A multistatic radar system is one in which there are at least three components - for example, one receiver and two transmitters, or two receivers and one transmitter, or multiple receivers and multiple transmitters. It is a generalisation of the bistatic radar system, with one or more receivers processing returns from one or more geographically separated transmitter.

===Passive radar===

A bistatic or multistatic radar that exploits non-radar transmitters of opportunity is termed a passive coherent location system or passive covert radar.

Any radar which does not send active electro-magnetic pulse is known as passive radar. Passive coherent location also known as PCL is a special type of passive radar, which exploits the transmitters of opportunity especially the commercial signals in the environment.

==Advantages and disadvantages==
The principal advantages of bistatic and multistatic radar include:
- Lower procurement and maintenance costs (if using a third-party transmitter).

Scene geometry reasoning data
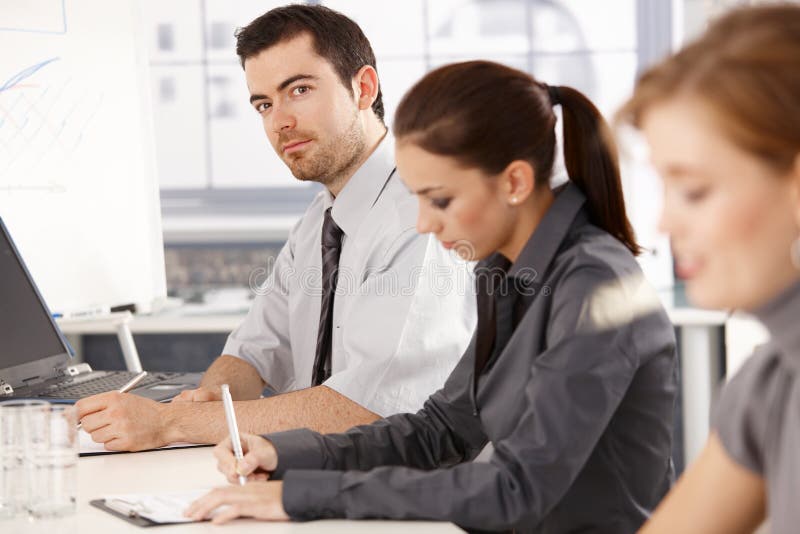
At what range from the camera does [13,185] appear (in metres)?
2.45

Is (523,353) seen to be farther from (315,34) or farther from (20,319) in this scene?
(20,319)

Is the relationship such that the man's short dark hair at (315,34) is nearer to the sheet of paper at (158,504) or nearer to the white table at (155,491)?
the white table at (155,491)

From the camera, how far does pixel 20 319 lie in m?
1.97

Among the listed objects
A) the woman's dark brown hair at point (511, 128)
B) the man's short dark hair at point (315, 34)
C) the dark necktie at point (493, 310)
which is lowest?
the dark necktie at point (493, 310)

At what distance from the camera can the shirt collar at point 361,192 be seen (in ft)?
6.60

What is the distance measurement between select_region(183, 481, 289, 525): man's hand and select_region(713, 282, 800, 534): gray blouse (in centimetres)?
53

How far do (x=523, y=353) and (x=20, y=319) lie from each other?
43.7 inches

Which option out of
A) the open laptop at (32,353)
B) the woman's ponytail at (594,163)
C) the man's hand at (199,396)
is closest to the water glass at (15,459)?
the man's hand at (199,396)

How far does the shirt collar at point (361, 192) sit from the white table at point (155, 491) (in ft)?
1.98

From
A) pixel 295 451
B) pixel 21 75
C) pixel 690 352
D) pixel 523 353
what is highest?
pixel 21 75

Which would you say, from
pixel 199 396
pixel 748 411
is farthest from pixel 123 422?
pixel 748 411

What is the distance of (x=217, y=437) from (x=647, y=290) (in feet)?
2.41

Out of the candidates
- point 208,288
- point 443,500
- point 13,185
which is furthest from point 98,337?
point 443,500

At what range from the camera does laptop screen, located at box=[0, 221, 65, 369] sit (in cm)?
194
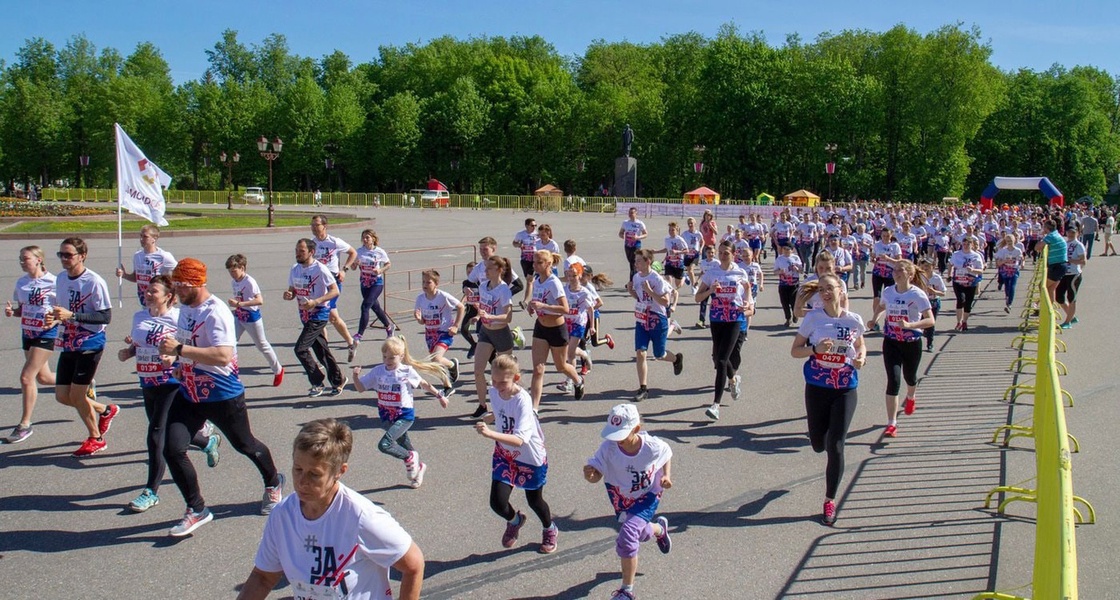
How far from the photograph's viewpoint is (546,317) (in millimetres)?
8820

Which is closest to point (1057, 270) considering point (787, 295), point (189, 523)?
point (787, 295)

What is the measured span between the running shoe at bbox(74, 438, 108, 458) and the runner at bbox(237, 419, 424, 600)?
5043mm

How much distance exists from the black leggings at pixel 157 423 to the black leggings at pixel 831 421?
4.57 metres

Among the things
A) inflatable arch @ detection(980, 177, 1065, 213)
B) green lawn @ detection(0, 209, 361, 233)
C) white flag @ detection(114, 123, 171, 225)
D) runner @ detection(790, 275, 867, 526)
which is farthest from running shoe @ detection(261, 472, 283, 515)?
inflatable arch @ detection(980, 177, 1065, 213)

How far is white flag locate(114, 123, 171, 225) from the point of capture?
12.5 metres

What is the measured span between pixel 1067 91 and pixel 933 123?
49.9 feet

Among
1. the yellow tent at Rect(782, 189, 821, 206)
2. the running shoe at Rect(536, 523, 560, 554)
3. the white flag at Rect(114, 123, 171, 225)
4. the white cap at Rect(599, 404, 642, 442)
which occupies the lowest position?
the running shoe at Rect(536, 523, 560, 554)

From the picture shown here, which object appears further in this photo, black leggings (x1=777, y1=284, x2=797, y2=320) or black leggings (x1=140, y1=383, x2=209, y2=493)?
black leggings (x1=777, y1=284, x2=797, y2=320)

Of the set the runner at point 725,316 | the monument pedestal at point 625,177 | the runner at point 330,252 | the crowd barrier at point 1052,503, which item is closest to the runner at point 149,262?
the runner at point 330,252

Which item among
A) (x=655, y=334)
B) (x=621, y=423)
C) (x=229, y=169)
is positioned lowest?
(x=655, y=334)

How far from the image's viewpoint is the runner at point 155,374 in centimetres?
597

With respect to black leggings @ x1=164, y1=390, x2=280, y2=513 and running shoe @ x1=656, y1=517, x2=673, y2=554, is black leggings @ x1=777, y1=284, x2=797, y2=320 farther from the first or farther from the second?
black leggings @ x1=164, y1=390, x2=280, y2=513

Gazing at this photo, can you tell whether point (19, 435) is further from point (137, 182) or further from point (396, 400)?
point (137, 182)

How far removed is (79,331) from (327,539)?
5.18 metres
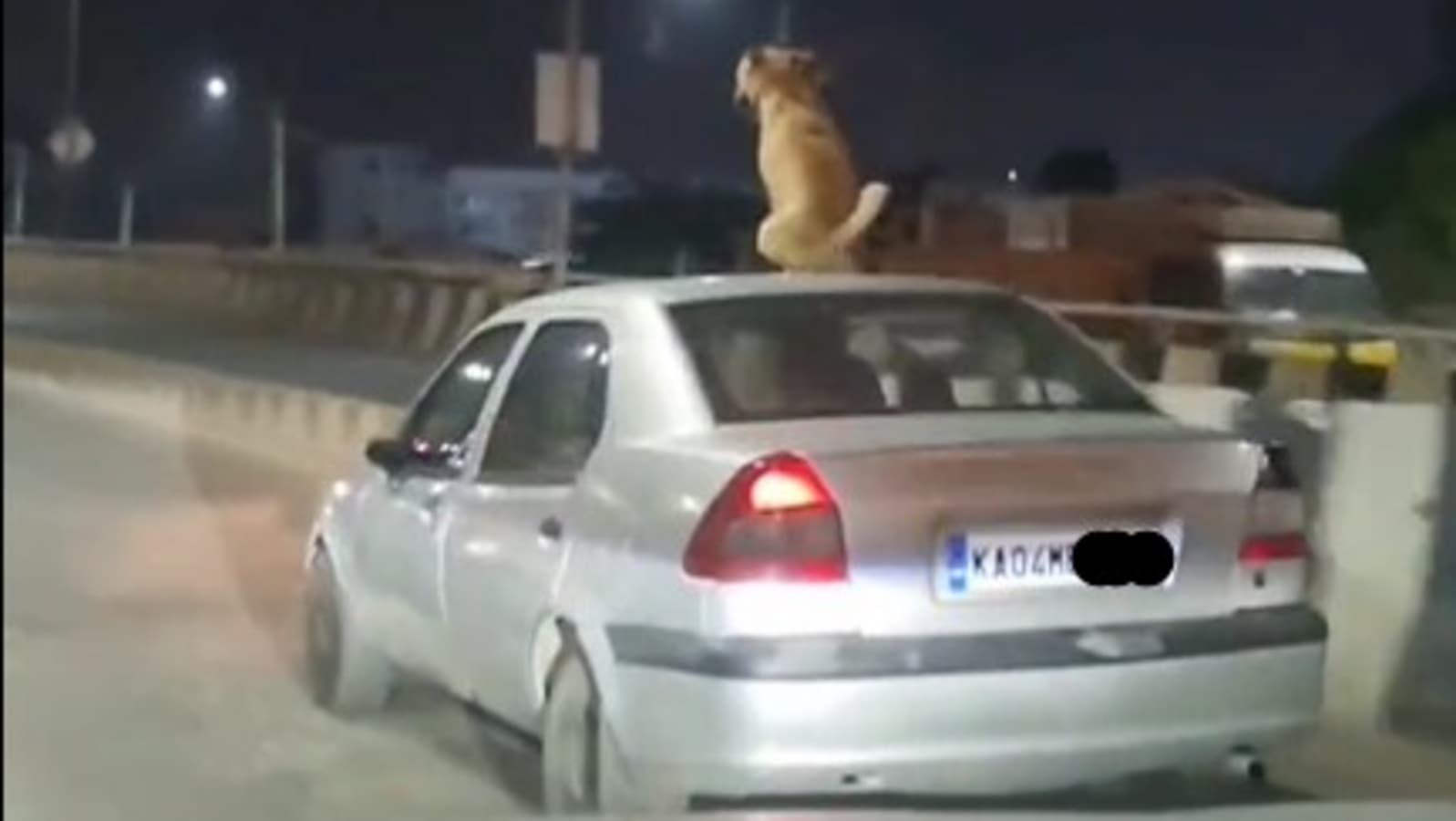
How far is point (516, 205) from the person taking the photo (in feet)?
33.2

Complete the following
a: According to the passage on multistatic radar, how many components does a multistatic radar system have at minimum?
b: Summarize the passage on multistatic radar in two sentences.
c: Write a continuation of the passage on multistatic radar, starting from its last line.

Answers to the problems
a: At least three.

b: A multistatic radar system has at least three components, such as one receiver and two transmitters, and is a generalization of the bistatic radar system. A bistatic or multistatic radar that exploits non-radar transmitters of opportunity is termed passive coherent location, a special type of passive radar, which is any radar that does not send an active electromagnetic pulse.

c:
- Operation without a frequency clearance (if using a third-party transmitter).
- Covert operation of the receiver.
- Increased resilience to electronic countermeasures, as waveform being used and receiver location are potentially unknown.
- Possible enhanced radar cross section of the target due to geometrical effects.
- Separate receiver is very light and mobile, while transmitter can be very heavy and powerful (surface-to-air missile).

The principal disadvantages of bistatic and multistatic radar include:
- System complexity.
- Costs of providing communication between sites.
- Lack of control over transmitter (if exploiting a third-party transmitter).
- Harder to deploy.
- Reduced low-level coverage due to the need for line-of-sight from several locations.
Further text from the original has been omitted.